In March 2022 the EU announced a directive to fill gas storages to at least 80% by 1 October 2022 to guarantee sufficient reserves going into the winter. The Dutch government made a reservation of more than Euro 600 million to cover the costs of filling the 45TWh of gas storage Bergermeer. Now that the filling season is over, it appears that state finances will actually see a big plus thanks to advantageous market developments and the smart scheme that was put in place.
In Spring this year, it was clear that Gazprom had not used its right to fill 40% of the Bergermeer storage, and neither was it expected that they would use this right for upcoming storage year. Furthermore, negative TTF summer-winter forward spreads did not give other market participants with Bergermeer capacity an incentive to fill up the other 60%. In the light of these developments, the Dutch government designed a scheme to guarantee filling of the Bergermeer storage. The scheme did not apply force on the Bergermeer owners (Taqa and EBN) or clients (a few dozen market players), but instead made the best use of market practices and skills of market players.
The first part of the scheme was a subsidy with a budget of Euro 366 million. It provided an incentive to market players for filling up their contracted part of Bergermeer, including all unsold capacity. The subsidy amount was based on the realized differential between forward Q1-2023 prices and TTF spot prices from 13 June 2022 to 20 October 2022, the filling season. A negative price spread means that it is not economical to fill the storage with spot gas and sell the position during winter, a common storage optimization strategy. Market players participating in the subsidy scheme would receive a subsidy in case the average price spread minus a discount was negative during the filling season. No subsidy would be paid out in case the average net price spread would be positive. In return, market players would have to ensure that their part of the Bergermeer capacity was full by 1 November 2022.
The second part of the scheme mandated state entity EBN, in collaboration with Taqa, to fill any capacity not used by market participants (including Gazprom) up to 11TWh, for which the Dutch state allocated Euro 257 million. This mandate was increased in early September 2022, so EBN could fill Bergermeer to the max. An additional Euro 210 million was reserved for this new mandate.
TTF gas prices initially went up to unprecedented high levels, with the front month contract peaking at almost 340 €/MWh on 24 August 2022. However, the prices did not stay this high for very long, and plummeted after this date (Figure 1).

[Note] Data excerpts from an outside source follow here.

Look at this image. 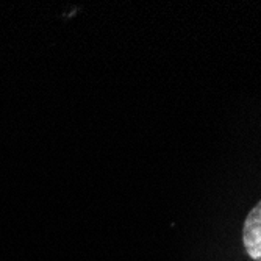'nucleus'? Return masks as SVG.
I'll return each instance as SVG.
<instances>
[{"label":"nucleus","instance_id":"f257e3e1","mask_svg":"<svg viewBox=\"0 0 261 261\" xmlns=\"http://www.w3.org/2000/svg\"><path fill=\"white\" fill-rule=\"evenodd\" d=\"M243 244L253 261H261V200L249 211L244 221Z\"/></svg>","mask_w":261,"mask_h":261}]
</instances>
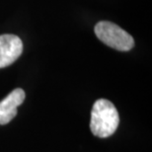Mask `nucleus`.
<instances>
[{
  "mask_svg": "<svg viewBox=\"0 0 152 152\" xmlns=\"http://www.w3.org/2000/svg\"><path fill=\"white\" fill-rule=\"evenodd\" d=\"M118 123L120 117L113 103L106 99L97 100L91 111V132L101 138L109 137L117 130Z\"/></svg>",
  "mask_w": 152,
  "mask_h": 152,
  "instance_id": "obj_1",
  "label": "nucleus"
},
{
  "mask_svg": "<svg viewBox=\"0 0 152 152\" xmlns=\"http://www.w3.org/2000/svg\"><path fill=\"white\" fill-rule=\"evenodd\" d=\"M95 34L105 45L120 51H129L134 45V39L129 33L109 21L97 23Z\"/></svg>",
  "mask_w": 152,
  "mask_h": 152,
  "instance_id": "obj_2",
  "label": "nucleus"
},
{
  "mask_svg": "<svg viewBox=\"0 0 152 152\" xmlns=\"http://www.w3.org/2000/svg\"><path fill=\"white\" fill-rule=\"evenodd\" d=\"M23 53V42L16 35L0 36V68L15 62Z\"/></svg>",
  "mask_w": 152,
  "mask_h": 152,
  "instance_id": "obj_3",
  "label": "nucleus"
},
{
  "mask_svg": "<svg viewBox=\"0 0 152 152\" xmlns=\"http://www.w3.org/2000/svg\"><path fill=\"white\" fill-rule=\"evenodd\" d=\"M25 97V91L17 88L0 102V124H7L16 117L17 108L23 104Z\"/></svg>",
  "mask_w": 152,
  "mask_h": 152,
  "instance_id": "obj_4",
  "label": "nucleus"
}]
</instances>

This was a direct result of the large LNG flow to Europe instead of Asia, a drop in gas demand, and the fact that many other storages were already full.
This drop in TTF prices was mainly affecting the front end of the curve. Further out periods, for example contracts for next winter, decreased less. This turned out very positive for the Bergermeer subsidy scheme. The spread between Q1-2023 and spot prices, which was the reference for the subsidy, hovered around zero up to mid August. From there on, the spread became very positive (Figure 2). This gave a high natural incentive for storage users to inject. In fact, the average realized spread over the filling period settled well above 15€/MWh. While market players made money on their trades to fill the storage, the subsidy was zero, and the Dutch state saved a sizable Euro 366 million.
KYOS consultants advised the Dutch government in the design of the scheme, and recommended to use this rolling spread as the basis for the subsidy scheme. First of all, this spread matched well with a logical trading strategy of storage users. Secondly, using an average was important to smooth out temporary market movements, and limit the impact of the scheme on the market. Furthermore, it was anticipated that the negative summer-winter forward spread in the first half of 2022 could not continue for a long time. With winter gas demand always well above summer demand, the negative forward spread was against all economic logic. It was mainly a result of the large trade volumes in the market to fill storages across Europe. As soon as storages would have filled up, large buy volumes (e.g. from Germany) would have left the market, and reduce the bullish price pressure in the spot market. Deriving the subsidy from a spread calculated over a longer time window was a decisive element for the scheme’s success.
The second part of the scheme has been doing equally well. Although the exact filling strategy is not publicly known, one would expect that EBN is following a strategy that is closely mirroring the mechanism of the Dutch subsidy scheme. This would mean that EBN could have filled Bergermeer at a positive spread too. It is therefore very likely that the total Euro 467 million budget that was allocated to cover the costs of EBN filling up Bergermeer, has not been used. On the contrary, positive spreads will have generated a handsome profit to EBN and therefore the Dutch state. Assuming that a conservative 15TWh has been filled by EBN at an average spread of 10€/MWh this leaves a positive effect of Euro 150 million for the Dutch state.
To summarize, a total of Euro 833 million of subsidies was allocated to ensure filling of Bergermeer. In the end, no subsidy at all has to be paid out and the Dutch state can even expect a positive result from EBN filling the storage of at least Euro 150 million. This was partly luck due to the mild start of the winter and increases in LNG supply, but also partly anticipated during the scheme’s design. KYOS is proud to have been part of this joint effort with Dutch government officials, EBN and Taqa. Good news for Dutch tax payers!